What do you have to offer?
The main onus on the landlord is to offer a 'logement décent' as defined in law. For instance, the minimum surface area need to be at least 9 square metres for a single person apartment, with a minimum ceiling height of 2.2m, and that increases to 16 m2 for two tenants, and then by 9 m2 for each additional person. That's pretty small though - just enough for a bed, a kitchenette, a very tiny shower cubicle and a wardrobe.
The other rules likewise are pretty basic; a source of heating, hot and cold running water, a kitchen, and a lavatory that is separate from the kitchen. (Just in case you thought having the toilet next to the fridge was a great idea, right?) However, most lettings agents will expect more than the legal minimum, and you should be guided by their knowledge of the local market.

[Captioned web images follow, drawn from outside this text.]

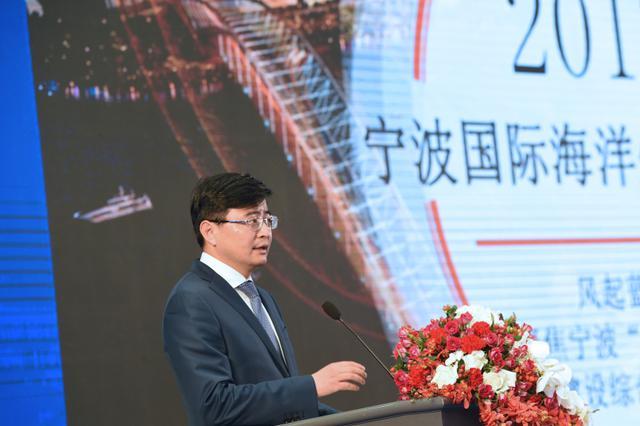 """宁波""""一带一路""""建设综合试验区项目推介会举行"""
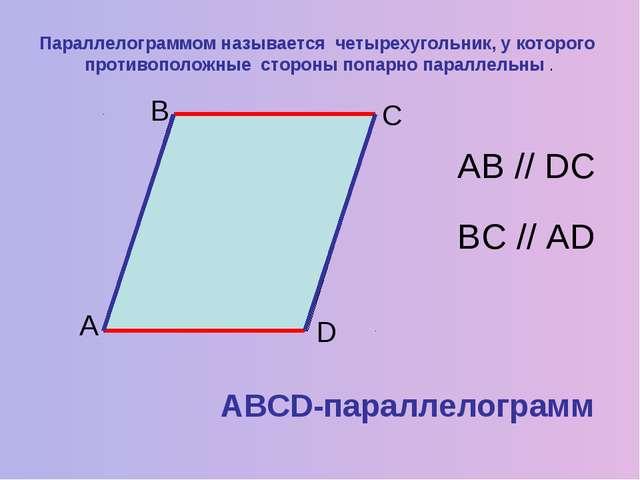 A B C D Параллелограммом называется четырехугольник, у которого противоположн...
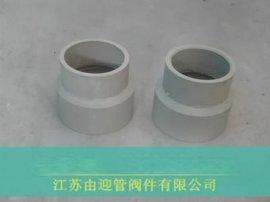 专业销售PPH异径管 优质环保卫生PPH管件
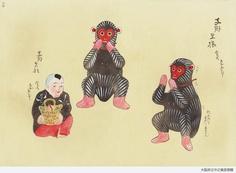 Ningyo-Do Bunko Database (Japanese toy designs)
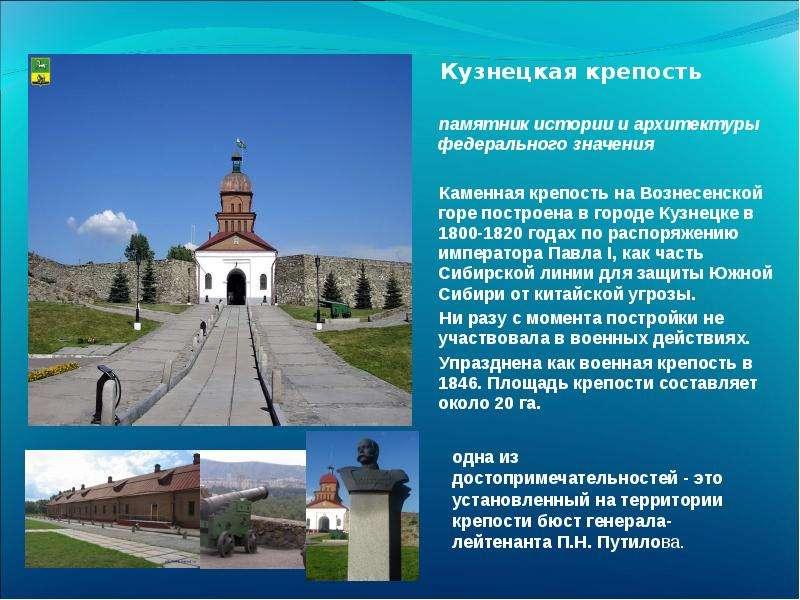 Кузнецкая крепость Кузнецкая крепость памятник истории и архитектуры федерального значения Каменная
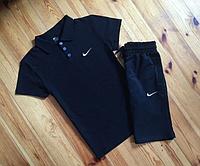 Мужской Комплект Nike Поло (футболка) +шорты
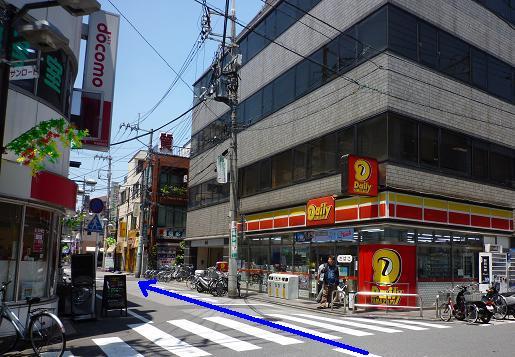 『麺屋 なごみ』 道順・2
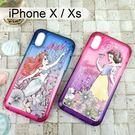 迪士尼公主系列水鑽流沙軟殼 iPhone X / Xs (5.8吋) 小美人魚、白雪公主、愛麗兒【正版授權】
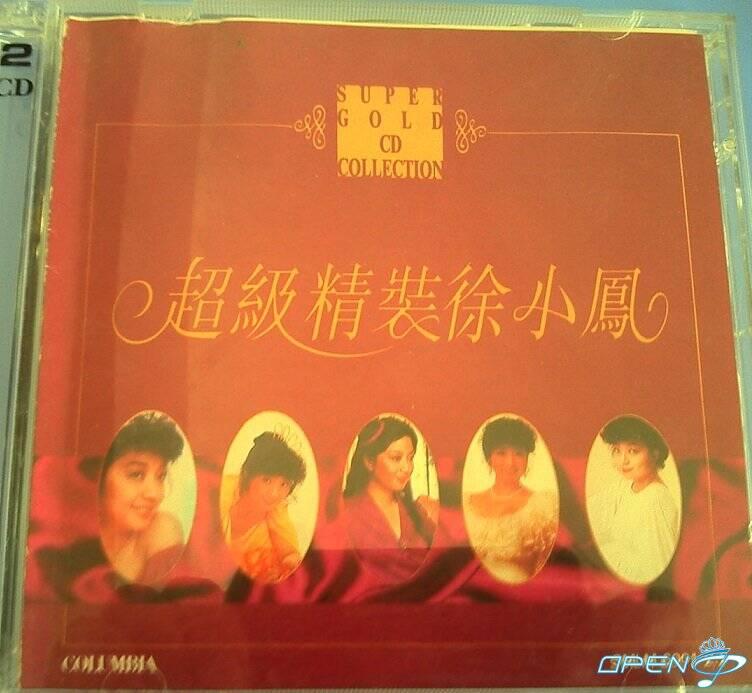 徐小鳳 (Paula Tsui) – 超級精裝 (1991) FLAC 分軌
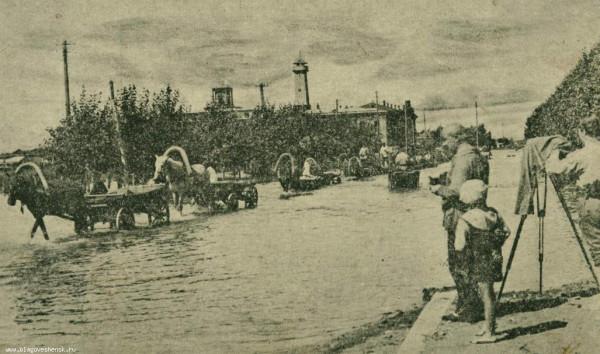52 Наводнение. 1928 г.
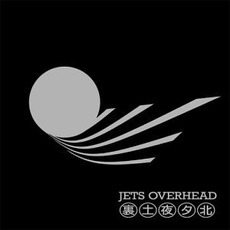 Jets Overhead EP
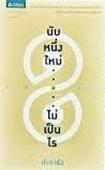 Book : Nub Nueng Mhai Mai Pen Rai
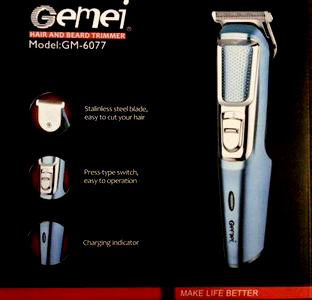 Gemei GM-6077 Professional Hair Clipper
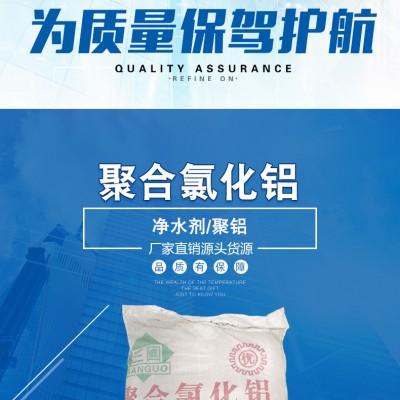聚合氯化铝 工业废水处理混凝剂 净水剂高含量
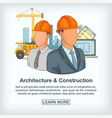 building process concept team cartoon style vector image vector image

When you rent a flat, you'll also need a DPE (energy performance report) for a new lease, and for renewing any lease that's longer than four months. If your property was built before 1949, you'll also need a CREP report detailing any exposure to lead.
Another issue for some landlords is that long-term tenants in France often don't bother much about the decorative repair of the property they rent. If you get a property back after seven or eight years, you're going to want to redecorate totally.
What's good about being a landlord in France?
That was the bad news. The good news for most landlords is the long rental terms. 36% of the French rent their homes, and that percentage is a lot higher in most of the major cities - up to 60%. Many French families stay in their rented house or flat for ten years or longer. Unless you're renting to students or younger singletons, you may have a single tenant for years, giving you a nil vacancy rate, no need to bother with finding new tenants, and a strong recurring income stream.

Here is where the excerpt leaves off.